- Spatial data with pictures -
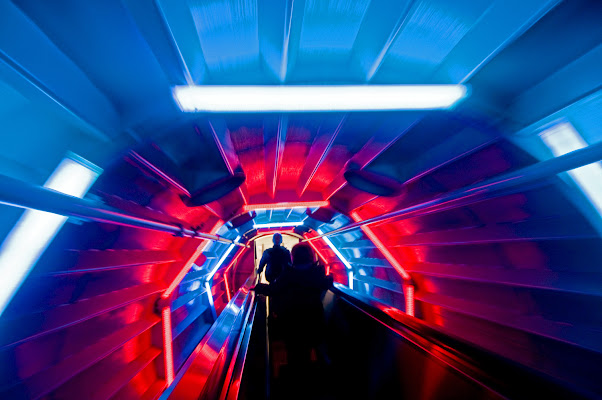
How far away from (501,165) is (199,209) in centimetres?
471

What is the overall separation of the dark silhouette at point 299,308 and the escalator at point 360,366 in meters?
0.29

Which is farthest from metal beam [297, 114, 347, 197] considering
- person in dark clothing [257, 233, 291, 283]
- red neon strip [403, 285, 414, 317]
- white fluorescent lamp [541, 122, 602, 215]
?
red neon strip [403, 285, 414, 317]

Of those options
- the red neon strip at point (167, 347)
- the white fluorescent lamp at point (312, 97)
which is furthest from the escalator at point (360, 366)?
the white fluorescent lamp at point (312, 97)

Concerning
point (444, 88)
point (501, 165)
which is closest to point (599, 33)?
point (444, 88)

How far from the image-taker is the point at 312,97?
1431 mm

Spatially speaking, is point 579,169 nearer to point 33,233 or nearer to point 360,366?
point 360,366

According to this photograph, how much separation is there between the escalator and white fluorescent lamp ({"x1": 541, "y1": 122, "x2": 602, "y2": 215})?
1362 mm

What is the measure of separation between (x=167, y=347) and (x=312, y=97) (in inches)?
187

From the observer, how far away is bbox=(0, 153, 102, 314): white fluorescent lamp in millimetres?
1324

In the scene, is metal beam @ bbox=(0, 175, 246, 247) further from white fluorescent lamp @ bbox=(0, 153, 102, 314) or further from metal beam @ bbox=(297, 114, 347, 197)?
metal beam @ bbox=(297, 114, 347, 197)

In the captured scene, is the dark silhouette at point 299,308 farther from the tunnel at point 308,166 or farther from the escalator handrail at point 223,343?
the escalator handrail at point 223,343

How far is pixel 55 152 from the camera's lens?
1.61 meters

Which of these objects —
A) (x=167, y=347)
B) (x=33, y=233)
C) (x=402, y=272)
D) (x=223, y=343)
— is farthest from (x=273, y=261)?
(x=33, y=233)

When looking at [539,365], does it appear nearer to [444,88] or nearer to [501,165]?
[501,165]
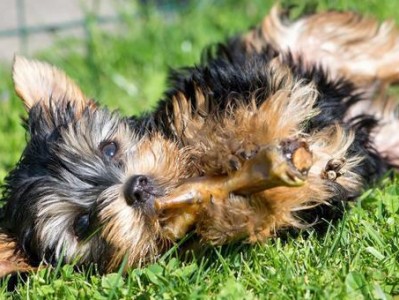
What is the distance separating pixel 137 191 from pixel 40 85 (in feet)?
3.52

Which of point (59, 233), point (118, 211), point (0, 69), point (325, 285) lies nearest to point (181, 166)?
point (118, 211)

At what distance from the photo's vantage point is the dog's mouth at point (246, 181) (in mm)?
2818

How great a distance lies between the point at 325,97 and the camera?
373 centimetres

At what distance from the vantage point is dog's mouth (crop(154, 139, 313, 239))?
9.25 ft

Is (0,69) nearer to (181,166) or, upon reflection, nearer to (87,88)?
(87,88)

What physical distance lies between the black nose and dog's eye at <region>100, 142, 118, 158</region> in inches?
12.6

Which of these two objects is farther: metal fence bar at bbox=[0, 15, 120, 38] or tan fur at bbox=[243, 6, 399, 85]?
metal fence bar at bbox=[0, 15, 120, 38]

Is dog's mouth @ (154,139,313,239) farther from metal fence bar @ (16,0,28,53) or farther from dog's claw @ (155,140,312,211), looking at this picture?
metal fence bar @ (16,0,28,53)

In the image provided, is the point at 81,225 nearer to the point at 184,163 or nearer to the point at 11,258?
the point at 11,258

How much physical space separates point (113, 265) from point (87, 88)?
2.88 m

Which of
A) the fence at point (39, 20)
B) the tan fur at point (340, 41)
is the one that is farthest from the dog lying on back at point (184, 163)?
the fence at point (39, 20)

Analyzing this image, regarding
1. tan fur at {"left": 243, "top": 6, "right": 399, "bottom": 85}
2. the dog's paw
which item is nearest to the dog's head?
the dog's paw

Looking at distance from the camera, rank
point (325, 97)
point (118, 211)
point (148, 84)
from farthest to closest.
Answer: point (148, 84) → point (325, 97) → point (118, 211)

- What you will do -
All of the material above should be reproduced exactly, except the pictures.

- Response to the exercise -
How far away from (501,165) is (199,209) in centimetres?
471

What is the overall separation of the dark silhouette at point 299,308 and the escalator at point 360,366 in meters?
0.29

Which is farthest from metal beam [297, 114, 347, 197] considering
- person in dark clothing [257, 233, 291, 283]
- red neon strip [403, 285, 414, 317]
- white fluorescent lamp [541, 122, 602, 215]
?
red neon strip [403, 285, 414, 317]

Of those options
- the red neon strip at point (167, 347)
- the white fluorescent lamp at point (312, 97)
which is furthest from the escalator at point (360, 366)?
the white fluorescent lamp at point (312, 97)

Concerning
point (444, 88)
point (501, 165)
which is closest to point (599, 33)?
point (444, 88)

How far from the image-taker is the point at 312,97?
1431 mm

Spatially speaking, is point 579,169 nearer to point 33,233 or nearer to point 360,366?
point 360,366

According to this photograph, how much separation is there between the escalator and white fluorescent lamp ({"x1": 541, "y1": 122, "x2": 602, "y2": 215})?
1362 mm

What is the measure of separation between (x=167, y=347) and (x=312, y=97) (in inches)?
187

From the observer, how far away is bbox=(0, 153, 102, 314): white fluorescent lamp in millimetres?
1324

In the scene, is metal beam @ bbox=(0, 175, 246, 247) further from white fluorescent lamp @ bbox=(0, 153, 102, 314) or further from metal beam @ bbox=(297, 114, 347, 197)?
metal beam @ bbox=(297, 114, 347, 197)

In the captured scene, is the dark silhouette at point 299,308 farther from the tunnel at point 308,166 or farther from the escalator handrail at point 223,343?
the escalator handrail at point 223,343

How far is pixel 55 152 from the camera's lens?
1.61 meters

Which of these objects —
A) (x=167, y=347)
B) (x=33, y=233)
C) (x=402, y=272)
D) (x=223, y=343)
— is farthest from (x=273, y=261)?
(x=33, y=233)

When looking at [539,365], does it appear nearer to [444,88] or nearer to [501,165]?
[501,165]
What is the distance separating pixel 137 191 from pixel 40 85 (in feet)?
3.52

Which of point (59, 233), point (118, 211), point (0, 69), point (325, 285) lies nearest to point (181, 166)?
point (118, 211)

At what distance from the photo's vantage point is the dog's mouth at point (246, 181) (in mm)?
2818

How great a distance lies between the point at 325,97 and the camera?
373 centimetres

At what distance from the vantage point is dog's mouth (crop(154, 139, 313, 239))?
9.25 ft

Is (0,69) nearer to (181,166) or, upon reflection, nearer to (87,88)?
(87,88)

What physical distance lies between the black nose and dog's eye at <region>100, 142, 118, 158</region> in inches?
12.6

Which of these two objects is farther: metal fence bar at bbox=[0, 15, 120, 38] or tan fur at bbox=[243, 6, 399, 85]?
metal fence bar at bbox=[0, 15, 120, 38]

Is dog's mouth @ (154,139,313,239) farther from metal fence bar @ (16,0,28,53) or farther from dog's claw @ (155,140,312,211), looking at this picture?
metal fence bar @ (16,0,28,53)

In the image provided, is the point at 81,225 nearer to the point at 184,163 or nearer to the point at 11,258?
the point at 11,258

How much physical space separates point (113, 265) from point (87, 88)?
2.88 m

Which of
A) the fence at point (39, 20)
B) the tan fur at point (340, 41)
is the one that is farthest from the dog lying on back at point (184, 163)?
the fence at point (39, 20)

Analyzing this image, regarding
1. tan fur at {"left": 243, "top": 6, "right": 399, "bottom": 85}
2. the dog's paw
which item is nearest to the dog's head?
the dog's paw

Looking at distance from the camera, rank
point (325, 97)
point (118, 211)
point (148, 84)
from farthest to closest.
Answer: point (148, 84) → point (325, 97) → point (118, 211)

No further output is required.